(PROVIDED DATA begins)

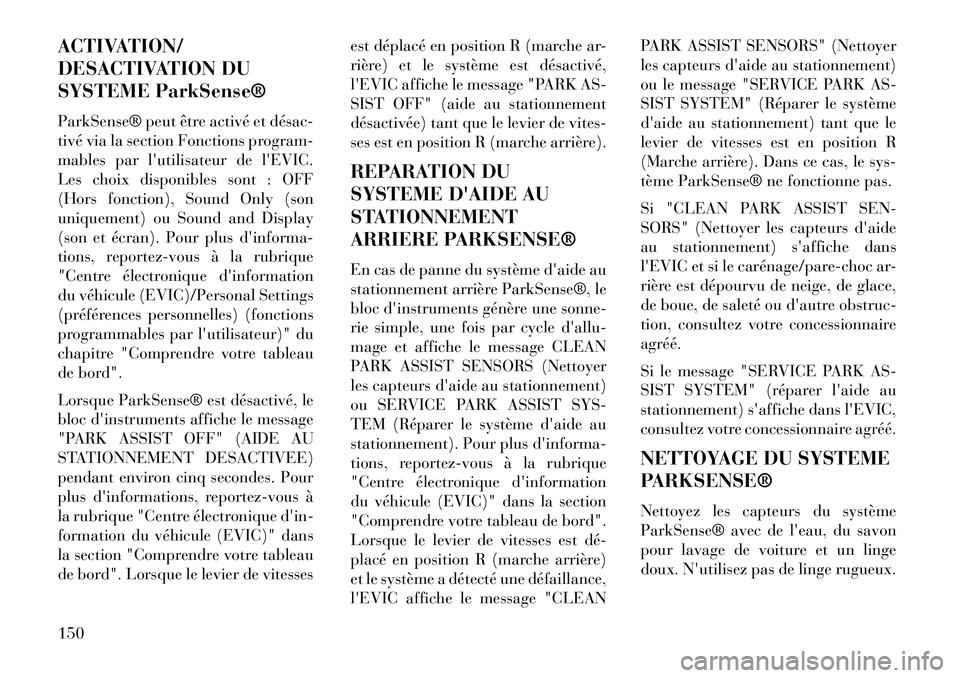 Lancia Voyager 2013 Notice dentretien (in French) ACTIVATION/
DESACTIVATION DU
SYSTEME ParkSense®
ParkSense® peut être activé et désac
tivé via la section Fonctions program-
mables par lutilisateur de lEVIC.
Les choix disponibles sont : OFF Lancia Voyager 2013 Notice dentretien (in French) ACTIVATION/
DESACTIVATION DU
SYSTEME ParkSense®
ParkSense® peut être activé et désac
tivé via la section Fonctions program-
mables par lutilisateur de lEVIC.
Les choix disponibles sont : OFF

(PROVIDED DATA ends)

## EXERCISE BRIEF
Reproduce, word for word, everything in the listing above except the pictures.

## WRITTEN REPLY
 Lancia Voyager 2013 Notice dentretien (in French) ACTIVATION/
DESACTIVATION DU
SYSTEME ParkSense®
ParkSense® peut être activé et désac
tivé via la section Fonctions program-
mables par lutilisateur de lEVIC.
Les choix disponibles sont : OFF Lancia Voyager 2013 Notice dentretien (in French) ACTIVATION/
DESACTIVATION DU
SYSTEME ParkSense®
ParkSense® peut être activé et désac
tivé via la section Fonctions program-
mables par lutilisateur de lEVIC.
Les choix disponibles sont : OFF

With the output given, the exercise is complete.